You are to find the closest common ancestor of two vertices in a binary tree. For example, the common ancestors of vertices 8 and 13 in the figure below are vertices 3 and 1. Among them, vertex 3 is the closest to the vertex 8 and 13. And the size of sub-tree (the number of vertices in the sub-tree) rooted by vertex 3 is 8.

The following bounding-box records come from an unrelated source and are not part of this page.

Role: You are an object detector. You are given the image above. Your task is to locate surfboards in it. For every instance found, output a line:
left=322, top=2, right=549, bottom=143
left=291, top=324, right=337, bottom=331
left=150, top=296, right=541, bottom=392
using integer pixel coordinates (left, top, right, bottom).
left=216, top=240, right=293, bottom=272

Given a binary tree and two vertices, write a program that finds the closest common ancestor and computes the size of the sub-tree rooted by the closest common ancestor. No input is given where one of the two given vertices is an ancestor of the other. For example, ‘11 and 3’ in the above tree is an invalid input. Therefore, your program does not have to consider this case.
[Constraints]
The number of vertices are from 3 to 10000
[Input]
You are given 10 test cases. Each test case has two lines, so the total number of lines is 20. In each test case, the first line consists of four integers, V (the number of vertices in the tree), E (the number of edges), and the indices of two vertices. E edges are listed in the next line. Each edge is represented by two vertices; the index of the parent vertex always precedes the index of the child. For example, the edge connecting vertices 5 and 8 is represented by “5 8”, not by “8 5.” There is no order in which the edges are given. Every consecutive integer in the input is separated by a space.
Given 10 test cases,
First 4 test cases contain small number of vertices(3, 5, 7, 10 each).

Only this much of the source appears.